I panicked. What if my parents stumble upon this crap? I was a 40 year-old man worried about upsetting his parents. The last thing I wanted to do was to hurt my folks. Sure, my childhood was bumpy, but whose isn’t? Why was I writing these things, anyway? Was I seeking some kind of revenge on those who had wronged me? Was I exaggerating to a point that non-fiction veered into fiction? Was I telling other people’s secrets? Aren’t there two sides to every story?
I considered the smaller pieces from which the bigger stories were constructed. What was the function of each little anecdote? We’re all witness to many stories each day, after all — which ones are ours? The answer is no different for creative non-fiction than for fiction: The business that reveals character or moves the plot forward is good and the rest is junk, regardless of whether I like the anecdote or have fallen in love with my own writing.
What I’m talking about is more than just the old “kill your darlings” cliche. This cuts to the fundamental nature of memoir writing: It is not punitive. It is neither someone else’s story nor their secrets. There are not two sides. Memoir is my story, my emotional landscape, my truth. Anything that falls outside of those parameters is at best a harmless digression and at worst abusing the format to settle personal scores.
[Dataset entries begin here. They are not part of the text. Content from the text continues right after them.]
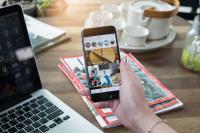 browsing instagram on phone at desk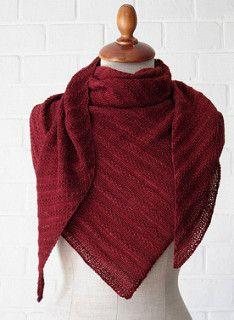 This is a triangle (slightly asymmetrical) shawl , knit sideways.
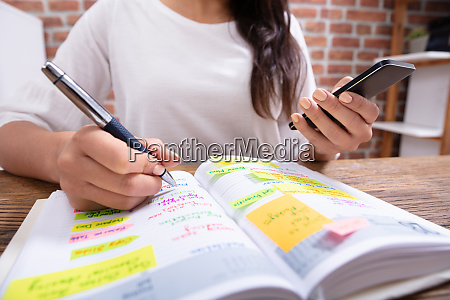 businesswoman holding cellphone writing schedule in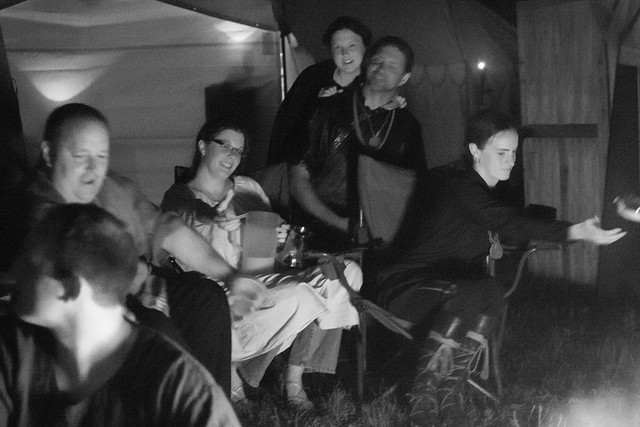 monochrome image of a group of people sitting in camp chairs near a fire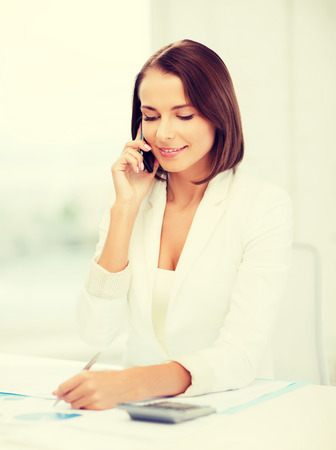 business, education and technology concept - smiling businesswoman with smartphone papers and calculator in office photo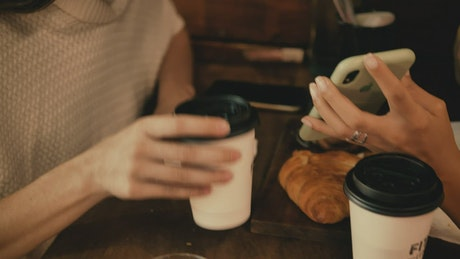 Young woman on a date with a friend in a coffee shop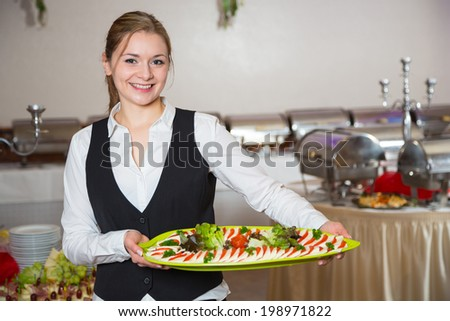 Catering service employee or waitress posing with tray for buffet - stock photo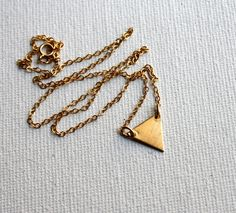 This perfect little necklace features a small brass triangle on a 16 inch yellow 14k gold-fill chain. Goes great with any outfit! Handmade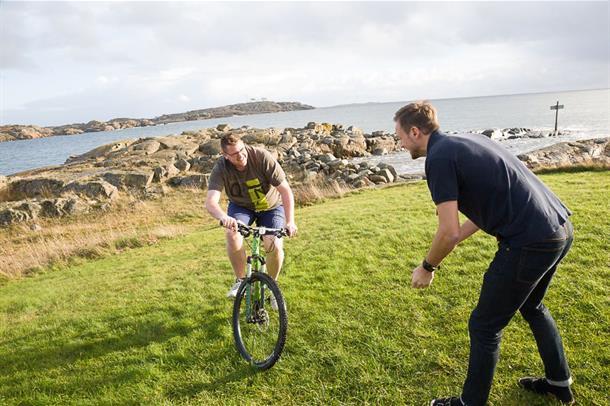 Bilde fra studien der Jarle Berge hjelper en pasient som sykler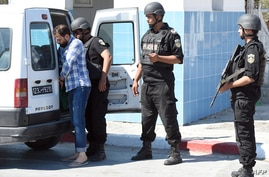 Tunisian security forces man a checkpoint at the entrance of the resort area on the outskirts of Sousse south of the capital Tunis following a shooting attack at the beach resort Friday, June 27, 2015.
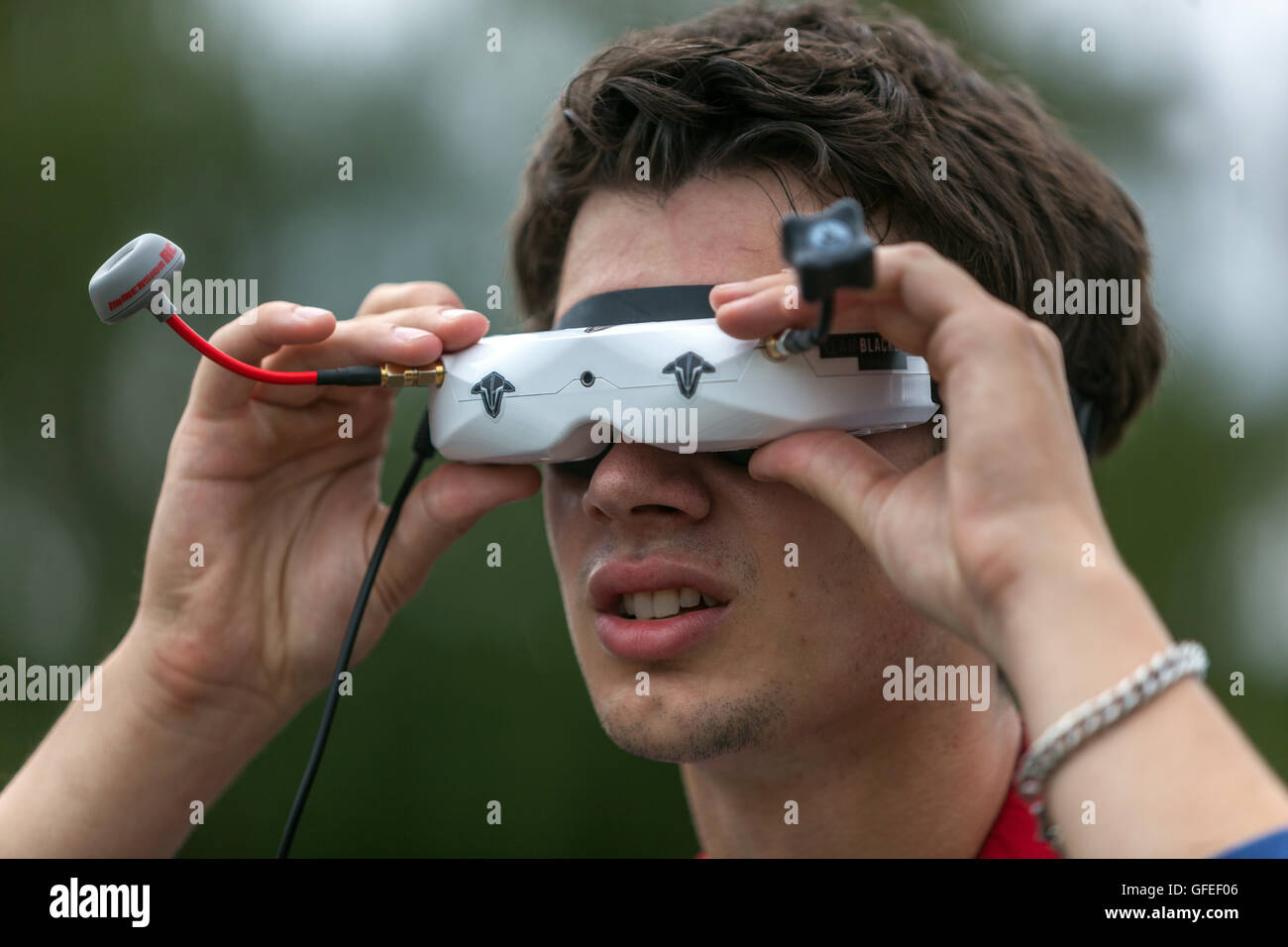 Drone pilot with glasses on its control - Stock Image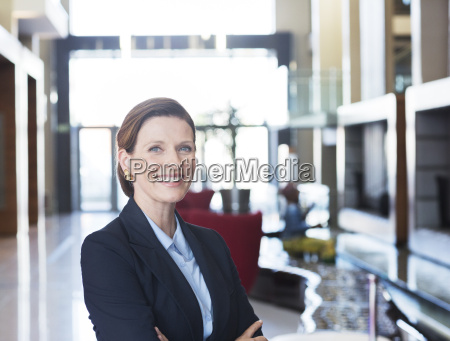 businesswoman smiling in lobby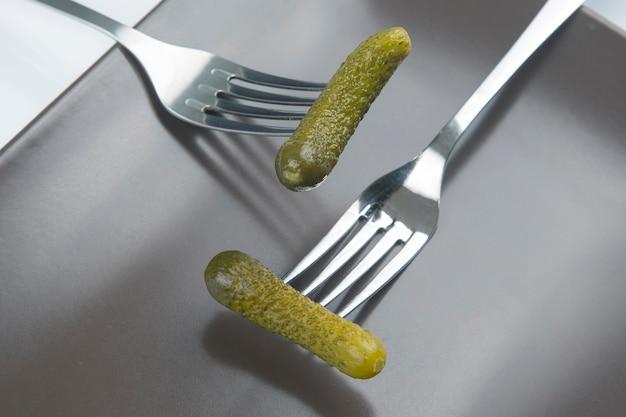 포크에 절인 오이. 음식과 야채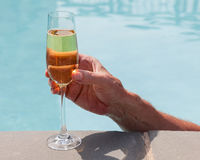 Flute of cold champagne in hand Royalty Free Stock Images
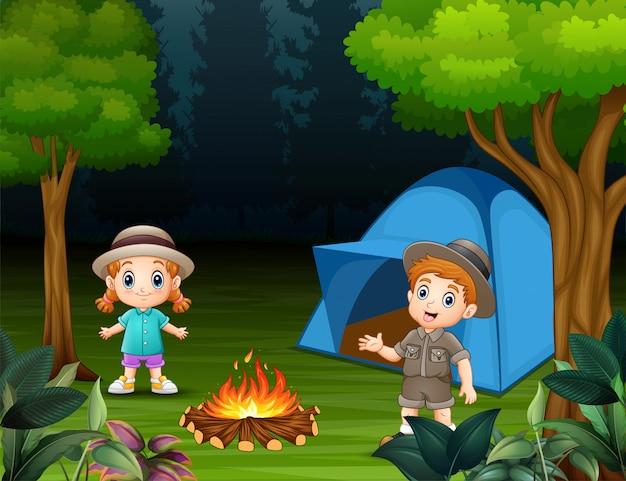 Jungen und mädchen stehen auf einem campingplatz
I resigned myself to the fact that my parents would eventually discover that I was a closeted writer trapped in a middle class man’s body, and when that day came there would probably be fallout. I didn’t relish the thought, but I accepted it because I felt that I could defend my work. There’s nothing there that doesn’t pass the “reveals character or forwards the plot” test.
As for others, if they were bit players in my sad little comedy I usually changed their names or grafted them onto other real-life humans in order to protect their identities, but not always. Sometimes this was conscious (I wanted to thank so and so for his or her goodness) and sometimes it wasn’t (I’m lazy and sloppy). If I ever turn these slightly bigger chunks into the inevitable biggest chunk — a manuscript — I’ll be sure to clean that up.
Where I was still in contact with people, I requested permission before including them in my narrative. What an incredibly brave vote of confidence on their part to say yes, and in exchange I tread as lightly as I possibly could. I held this material to the same “reveals character or forwards the plot” standard, changed names where requested, and altered details to protect my friends’ privacy. The omission of critical backstory left some of these characters seemingly without motivation, which is another thing that I’ll need to fix eventually. Even with permission and my best efforts, I still upset some folks. It’s inevitable — bears are going to growl.
The more I wrote the better I felt, not because of some mystical crystal-clutching healing power but because I was doing the kind of work that I was supposed to be doing. My insides were aligning with my outsides again. Say it loud, I write and I’m proud.
If any of this feels familiar, you need to dig deep and answer one simple question: Are you more scared of the bear or of slowly killing yourself by denying your own nature? Honestly, I don’t know that I would write if I didn’t have to. The emotional stakes are high for a writer, regardless of the genre. No matter what you write you’re going to piss somebody off. I’ve offended people by writing about things as innocuous as beer or as neutral as “let’s include everybody.”
But I don’t have a choice. It’s this or die, literally. If you dig deep and come to the same conclusion, make peace with your nature and get to work. Make sure your building blocks pass the “reveals character or furthers the plot” test, cut the rest and accept that you’ve done the best that you can do.
And then let the bears growl. They can’t help it — It’s what they do.